> [READING TEXT]
>>>>>

In September 2003, the European Parliament, comprising elected ministers from each of the member countries of the European Union, declined to accept the pro-software patent position proposed by the European Commission and voted to adopt a substantially amended version of the Directive. The European Parliament's amendments would effectively eliminate an inventor's option for pursuing a European patent for a computer software program or a business operation enabled by computer software. In May 2004, the European Council, which represents the various governments of the European Union, rejected many of the anti-software patent amendments proposed by the European Parliament and issued its own version of the Directive. The European Council's version effectively restored the original proposal made in 2002 by the European Commission for a patent protection model that favors the patentability of computer software. The European Council formally adopted its pro-software patent version of the Directive in March 2005 and submitted the amended Directive to the European Parliament for a second reading as required by the European legislative process.

Under the co-decision rules for European lawmaking, the European Parliament, Commission and Council all have to agree on the text of the Directive before it can come into force. This approval process places the controversial Directive on a collision course for an airing of differing views held by the European Parliament and Council on the scope of software patent protection in Europe. The Parliament is scheduled to consider the Directive version adopted by the Council during a second reading in July 2005. If the Parliament disagrees with the version of the Directive adopted by the Council, it can amend or reject the Directive. If the Parliament and the Council approve the Directive, the member states of the European Union would modify their national laws to implement the patent legislation. Consequently, if Parliament votes this summer to accept the Council's version of the Directive, the countries of the European Union would adopt a consistent position for the pursuit and enforcement of patents for computer-implemented inventions in Europe.

Key Provisions Of The European Directive

Article 4 of the Directive, as adopted in March 2005 by the European Council, provides that a "computer-implemented invention" is patentable if it satisfies the threshold for industrial application and involves an inventive step representing a technical contribution. A key threshold to the patentability of software in Europe is the concept of "technical contribution," what does that term mean? Article 2 of the Directive defines a "technical contribution" as:

[A] contribution to the state of the art in a field of technology which is new and not obvious to a person skilled in the art. The technical contribution shall be assessed by consideration of the difference between the state of the art and the scope of the patent claim considered as a whole, which must comprise technical features, irrespective of whether or not these are accompanied by non-technical features.

<<<<<

> [TASK SET]
• A. How would you say this sentence from the software patent passage in Spanish: "The Parliament is scheduled to consider the Directive version adopted by the Council during a second reading in July 2005."
• B. Could you pick up the software patent passage after its last sentence and write the next few sentences?
The listing below is separate material, unrelated to the software patent passage.

> [DATASET EXTRACT]
>>>>>

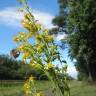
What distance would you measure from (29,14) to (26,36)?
25cm

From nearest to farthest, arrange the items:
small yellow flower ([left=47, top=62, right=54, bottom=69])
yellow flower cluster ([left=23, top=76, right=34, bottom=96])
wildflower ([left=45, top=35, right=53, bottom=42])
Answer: small yellow flower ([left=47, top=62, right=54, bottom=69])
wildflower ([left=45, top=35, right=53, bottom=42])
yellow flower cluster ([left=23, top=76, right=34, bottom=96])

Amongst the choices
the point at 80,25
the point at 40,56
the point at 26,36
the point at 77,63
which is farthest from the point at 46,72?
the point at 77,63

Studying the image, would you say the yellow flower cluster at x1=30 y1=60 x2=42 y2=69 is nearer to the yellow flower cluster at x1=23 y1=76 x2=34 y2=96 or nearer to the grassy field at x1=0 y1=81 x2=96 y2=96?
the yellow flower cluster at x1=23 y1=76 x2=34 y2=96

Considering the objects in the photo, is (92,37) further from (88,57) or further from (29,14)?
(29,14)

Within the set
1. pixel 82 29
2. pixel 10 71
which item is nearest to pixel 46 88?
pixel 82 29

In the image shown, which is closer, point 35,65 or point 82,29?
point 35,65

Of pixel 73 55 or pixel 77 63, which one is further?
pixel 77 63

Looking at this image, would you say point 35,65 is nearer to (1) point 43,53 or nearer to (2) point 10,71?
(1) point 43,53

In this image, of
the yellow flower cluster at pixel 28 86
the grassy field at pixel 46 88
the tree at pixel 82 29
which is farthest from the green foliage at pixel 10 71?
the yellow flower cluster at pixel 28 86

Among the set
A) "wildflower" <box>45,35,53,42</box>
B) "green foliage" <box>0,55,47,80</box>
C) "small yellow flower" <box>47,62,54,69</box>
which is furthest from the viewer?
"green foliage" <box>0,55,47,80</box>

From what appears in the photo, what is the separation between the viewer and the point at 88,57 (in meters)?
46.8

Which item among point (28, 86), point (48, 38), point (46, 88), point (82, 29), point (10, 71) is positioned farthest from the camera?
point (10, 71)

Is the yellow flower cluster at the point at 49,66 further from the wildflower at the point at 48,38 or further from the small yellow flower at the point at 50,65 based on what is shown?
the wildflower at the point at 48,38

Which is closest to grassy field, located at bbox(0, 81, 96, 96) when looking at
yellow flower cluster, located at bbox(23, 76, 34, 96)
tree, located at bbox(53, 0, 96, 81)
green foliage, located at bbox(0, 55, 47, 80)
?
tree, located at bbox(53, 0, 96, 81)
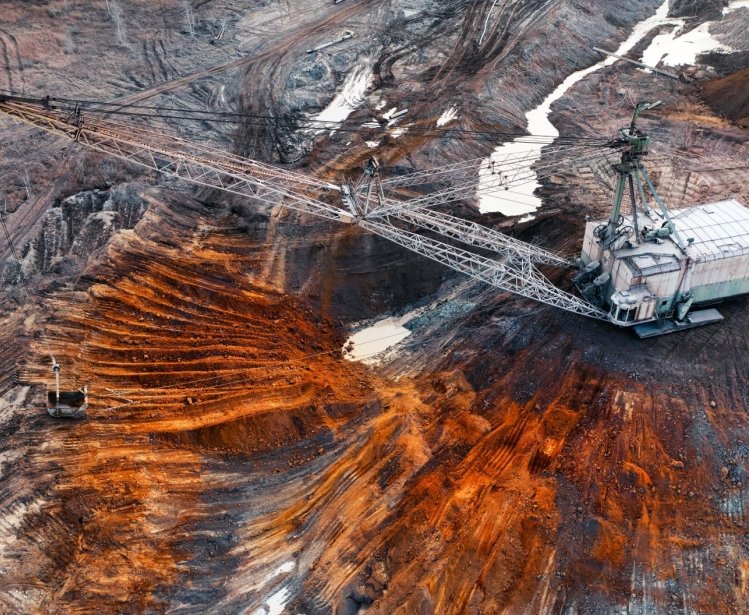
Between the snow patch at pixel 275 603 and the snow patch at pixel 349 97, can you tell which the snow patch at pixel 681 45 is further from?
the snow patch at pixel 275 603

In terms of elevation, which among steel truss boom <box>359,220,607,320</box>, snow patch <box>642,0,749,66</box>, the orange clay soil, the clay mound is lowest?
the orange clay soil

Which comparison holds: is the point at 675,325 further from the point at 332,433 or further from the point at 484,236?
the point at 332,433

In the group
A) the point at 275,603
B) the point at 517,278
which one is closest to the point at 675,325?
the point at 517,278

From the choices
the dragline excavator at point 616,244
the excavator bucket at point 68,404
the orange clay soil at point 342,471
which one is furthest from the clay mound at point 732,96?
the excavator bucket at point 68,404

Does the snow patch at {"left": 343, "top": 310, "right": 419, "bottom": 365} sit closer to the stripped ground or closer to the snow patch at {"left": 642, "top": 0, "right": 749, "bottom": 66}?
the stripped ground

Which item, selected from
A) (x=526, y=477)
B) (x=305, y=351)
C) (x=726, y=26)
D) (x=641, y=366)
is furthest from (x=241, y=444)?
(x=726, y=26)

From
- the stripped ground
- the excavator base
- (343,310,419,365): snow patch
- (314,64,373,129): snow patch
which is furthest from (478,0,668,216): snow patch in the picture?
(314,64,373,129): snow patch
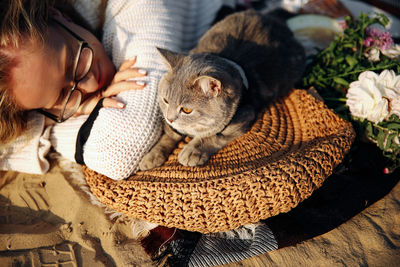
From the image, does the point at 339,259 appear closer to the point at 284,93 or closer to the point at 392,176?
the point at 392,176

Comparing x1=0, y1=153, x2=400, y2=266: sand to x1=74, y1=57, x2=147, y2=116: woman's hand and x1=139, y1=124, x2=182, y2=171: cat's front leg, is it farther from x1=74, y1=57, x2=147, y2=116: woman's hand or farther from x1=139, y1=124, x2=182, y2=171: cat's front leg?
x1=74, y1=57, x2=147, y2=116: woman's hand

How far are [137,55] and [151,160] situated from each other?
52 centimetres

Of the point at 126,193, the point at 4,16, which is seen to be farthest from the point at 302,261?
the point at 4,16

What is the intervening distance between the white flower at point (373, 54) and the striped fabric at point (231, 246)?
3.06 feet

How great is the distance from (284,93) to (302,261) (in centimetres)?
77

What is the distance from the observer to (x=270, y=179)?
2.96 ft

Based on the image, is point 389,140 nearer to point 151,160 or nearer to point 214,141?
point 214,141

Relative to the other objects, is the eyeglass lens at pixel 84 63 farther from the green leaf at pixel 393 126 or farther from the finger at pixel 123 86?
the green leaf at pixel 393 126

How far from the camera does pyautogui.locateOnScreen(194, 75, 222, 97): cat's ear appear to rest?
874 millimetres

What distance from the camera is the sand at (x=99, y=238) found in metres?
0.99

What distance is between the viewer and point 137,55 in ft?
3.99

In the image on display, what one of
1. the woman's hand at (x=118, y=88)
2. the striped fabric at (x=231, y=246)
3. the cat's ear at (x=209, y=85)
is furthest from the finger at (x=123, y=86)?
the striped fabric at (x=231, y=246)

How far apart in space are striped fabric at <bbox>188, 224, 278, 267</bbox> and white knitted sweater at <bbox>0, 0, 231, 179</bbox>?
42cm

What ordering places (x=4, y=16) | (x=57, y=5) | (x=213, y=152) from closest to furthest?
(x=4, y=16)
(x=213, y=152)
(x=57, y=5)
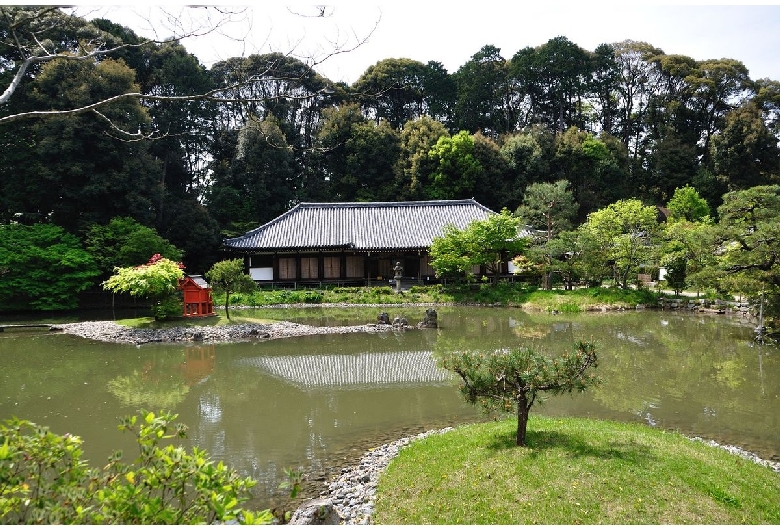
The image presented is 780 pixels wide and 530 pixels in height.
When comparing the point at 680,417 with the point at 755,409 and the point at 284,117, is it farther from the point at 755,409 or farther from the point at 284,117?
the point at 284,117

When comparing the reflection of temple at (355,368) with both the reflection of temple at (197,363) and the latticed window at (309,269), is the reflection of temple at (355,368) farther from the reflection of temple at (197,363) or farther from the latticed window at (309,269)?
the latticed window at (309,269)

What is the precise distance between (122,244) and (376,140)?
67.8 ft

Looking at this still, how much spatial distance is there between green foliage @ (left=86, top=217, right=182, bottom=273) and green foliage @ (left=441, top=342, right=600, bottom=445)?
20.0 metres

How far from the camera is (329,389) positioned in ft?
36.8

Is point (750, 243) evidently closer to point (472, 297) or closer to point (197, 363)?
point (472, 297)

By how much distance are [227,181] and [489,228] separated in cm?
1953


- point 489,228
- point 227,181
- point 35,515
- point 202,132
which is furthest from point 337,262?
point 35,515

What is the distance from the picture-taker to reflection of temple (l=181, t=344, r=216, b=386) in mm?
12304

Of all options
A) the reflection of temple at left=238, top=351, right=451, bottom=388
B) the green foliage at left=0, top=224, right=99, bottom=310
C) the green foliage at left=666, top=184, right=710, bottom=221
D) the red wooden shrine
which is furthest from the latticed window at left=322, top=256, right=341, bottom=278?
the green foliage at left=666, top=184, right=710, bottom=221

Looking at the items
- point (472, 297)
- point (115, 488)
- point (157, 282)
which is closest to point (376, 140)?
point (472, 297)

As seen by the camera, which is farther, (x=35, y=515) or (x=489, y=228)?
(x=489, y=228)

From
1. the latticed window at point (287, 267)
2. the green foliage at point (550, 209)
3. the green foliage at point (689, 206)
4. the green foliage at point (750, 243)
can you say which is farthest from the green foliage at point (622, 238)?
the latticed window at point (287, 267)

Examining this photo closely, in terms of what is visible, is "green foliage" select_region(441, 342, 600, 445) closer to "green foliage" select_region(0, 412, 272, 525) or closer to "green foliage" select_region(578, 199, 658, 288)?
"green foliage" select_region(0, 412, 272, 525)

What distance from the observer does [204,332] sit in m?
16.9
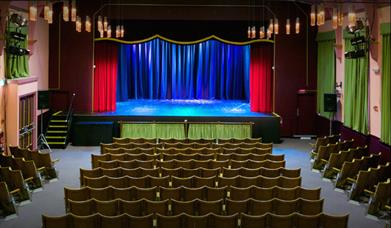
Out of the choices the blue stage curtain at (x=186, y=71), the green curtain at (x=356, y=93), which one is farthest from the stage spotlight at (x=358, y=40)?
the blue stage curtain at (x=186, y=71)

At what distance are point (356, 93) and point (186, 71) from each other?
11.6 meters

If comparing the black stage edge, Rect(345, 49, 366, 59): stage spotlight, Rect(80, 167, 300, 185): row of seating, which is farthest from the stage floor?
Rect(80, 167, 300, 185): row of seating

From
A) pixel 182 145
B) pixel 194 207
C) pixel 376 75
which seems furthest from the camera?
pixel 182 145

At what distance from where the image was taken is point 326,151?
53.6 feet

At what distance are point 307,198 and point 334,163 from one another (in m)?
4.47

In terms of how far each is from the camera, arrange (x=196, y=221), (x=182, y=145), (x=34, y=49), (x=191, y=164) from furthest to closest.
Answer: (x=34, y=49) < (x=182, y=145) < (x=191, y=164) < (x=196, y=221)

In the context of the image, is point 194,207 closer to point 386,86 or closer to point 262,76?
point 386,86

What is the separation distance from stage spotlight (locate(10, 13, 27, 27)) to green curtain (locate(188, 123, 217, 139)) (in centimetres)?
666

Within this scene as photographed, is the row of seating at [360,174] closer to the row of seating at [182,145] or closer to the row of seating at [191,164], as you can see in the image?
the row of seating at [191,164]

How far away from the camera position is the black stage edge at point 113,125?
2098cm

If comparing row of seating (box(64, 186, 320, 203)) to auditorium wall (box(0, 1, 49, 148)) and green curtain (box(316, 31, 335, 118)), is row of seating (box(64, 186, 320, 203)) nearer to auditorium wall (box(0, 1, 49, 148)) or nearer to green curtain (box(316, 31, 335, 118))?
auditorium wall (box(0, 1, 49, 148))

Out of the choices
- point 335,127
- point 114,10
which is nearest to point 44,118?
point 114,10

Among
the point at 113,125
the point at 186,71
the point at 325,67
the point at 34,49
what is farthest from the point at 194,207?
the point at 186,71

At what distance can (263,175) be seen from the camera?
13094 millimetres
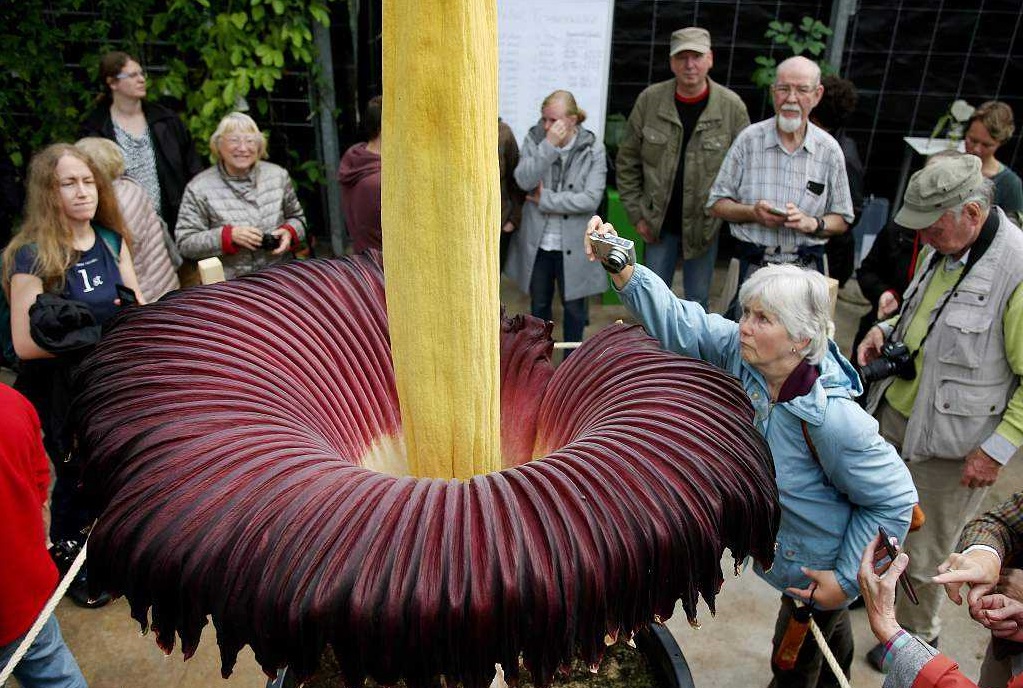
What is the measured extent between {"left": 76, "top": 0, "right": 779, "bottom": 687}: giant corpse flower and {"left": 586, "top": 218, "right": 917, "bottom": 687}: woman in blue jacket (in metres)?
0.56

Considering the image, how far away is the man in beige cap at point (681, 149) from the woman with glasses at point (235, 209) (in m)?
1.49

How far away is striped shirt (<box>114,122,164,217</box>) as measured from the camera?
135 inches

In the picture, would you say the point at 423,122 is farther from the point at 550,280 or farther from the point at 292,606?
the point at 550,280

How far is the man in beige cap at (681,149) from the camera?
3500mm

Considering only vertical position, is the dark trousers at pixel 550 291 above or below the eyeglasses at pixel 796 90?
below

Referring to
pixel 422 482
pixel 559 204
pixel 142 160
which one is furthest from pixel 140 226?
pixel 422 482

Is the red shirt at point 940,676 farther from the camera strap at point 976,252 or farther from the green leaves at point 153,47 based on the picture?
the green leaves at point 153,47

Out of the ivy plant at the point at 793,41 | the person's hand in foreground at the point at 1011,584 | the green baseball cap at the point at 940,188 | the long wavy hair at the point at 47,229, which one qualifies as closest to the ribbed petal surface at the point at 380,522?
the person's hand in foreground at the point at 1011,584

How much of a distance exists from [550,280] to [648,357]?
2.69 metres

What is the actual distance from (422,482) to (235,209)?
257cm

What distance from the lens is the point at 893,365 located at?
7.27 feet

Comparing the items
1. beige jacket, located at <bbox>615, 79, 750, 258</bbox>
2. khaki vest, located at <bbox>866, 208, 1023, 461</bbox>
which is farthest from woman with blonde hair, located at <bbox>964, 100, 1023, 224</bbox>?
khaki vest, located at <bbox>866, 208, 1023, 461</bbox>

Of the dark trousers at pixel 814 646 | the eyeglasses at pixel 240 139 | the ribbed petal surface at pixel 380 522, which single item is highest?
the ribbed petal surface at pixel 380 522

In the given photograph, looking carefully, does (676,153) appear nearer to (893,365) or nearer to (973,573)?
(893,365)
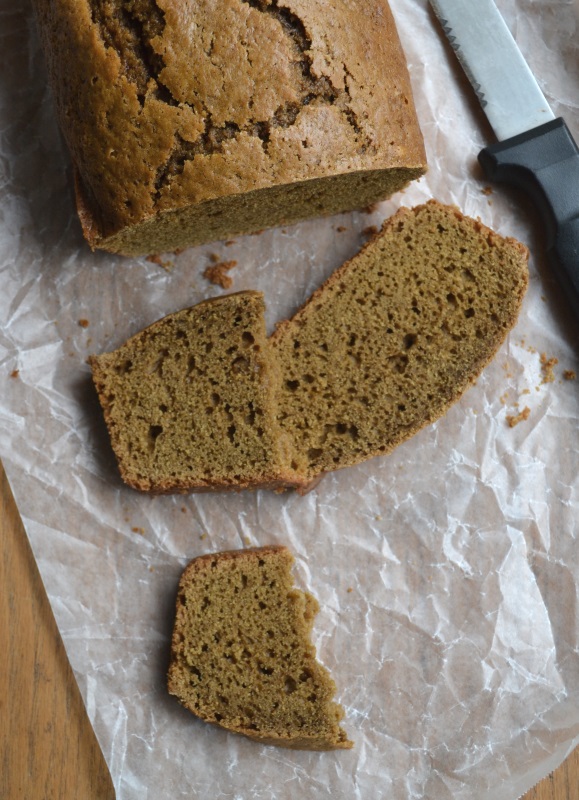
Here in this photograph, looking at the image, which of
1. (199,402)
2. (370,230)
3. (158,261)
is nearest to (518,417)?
(370,230)

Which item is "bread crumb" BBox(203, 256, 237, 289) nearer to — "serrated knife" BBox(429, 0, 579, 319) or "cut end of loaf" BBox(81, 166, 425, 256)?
"cut end of loaf" BBox(81, 166, 425, 256)

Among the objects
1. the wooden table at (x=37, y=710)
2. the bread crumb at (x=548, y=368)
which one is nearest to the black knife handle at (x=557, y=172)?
the bread crumb at (x=548, y=368)

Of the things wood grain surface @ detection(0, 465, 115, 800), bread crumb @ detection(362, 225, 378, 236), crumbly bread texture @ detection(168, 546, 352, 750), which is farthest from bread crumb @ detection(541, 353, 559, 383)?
wood grain surface @ detection(0, 465, 115, 800)

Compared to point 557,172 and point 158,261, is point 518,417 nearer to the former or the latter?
point 557,172

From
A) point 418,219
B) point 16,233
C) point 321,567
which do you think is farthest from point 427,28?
point 321,567

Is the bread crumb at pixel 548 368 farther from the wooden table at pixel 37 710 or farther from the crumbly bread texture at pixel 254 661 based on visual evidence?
the wooden table at pixel 37 710
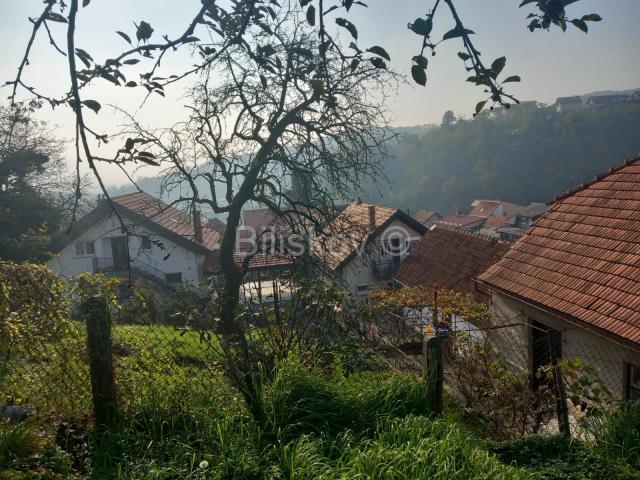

<<<<<

> [EXERCISE ANSWERS]
• A. El Parlamento tiene previsto examinar la versión de la Directiva adoptada por el Consejo durante una segunda lectura en julio de 2005.

• B.
Under the Directive, the mere use of a computer, network or a programmable device by a computer-implemented invention does not necessarily result in a technical contribution that would support a determination of patentability.

Article 2a of the Directive, in present form, defines "computer-implemented invention" as "any invention the performance of which involves the use of a computer, computer network, or other programmable apparatus, the invention having one or more features of which are realized wholly or partly by means of a computer program or computer programs." The Directive recognizes that patent claims can define a computer-implemented invention as a product, such as a programmed computer, computer network or apparatus, or as a process completed as a result of software execution. Contrary to the patent model in the United States, however, the Directive excludes business processes from the scope of subject matter that can be patented in Europe.

A Review Of The U.S. Patent Model For Software And Business Processes

The proposed patent legislation represented by the Directive has stirred a heated discussion among European Union member countries over the merits of adopting a U.S. patent model offering a broad scope of patent protection for computer software, computer technologies and business methods. The debate in Europe is similar to one that took place in the United States during the mid- to late-1990's. Prior to that time, an inventor in the United States was unlikely to be successful in pursuing a patent for a computer software program or a method for doing business. As a result of a series of court decisions, however, the U.S. Patent & Trademark Office adopted examination guidelines for determining the patentability of computer software and formally recognized the patentability of business methods.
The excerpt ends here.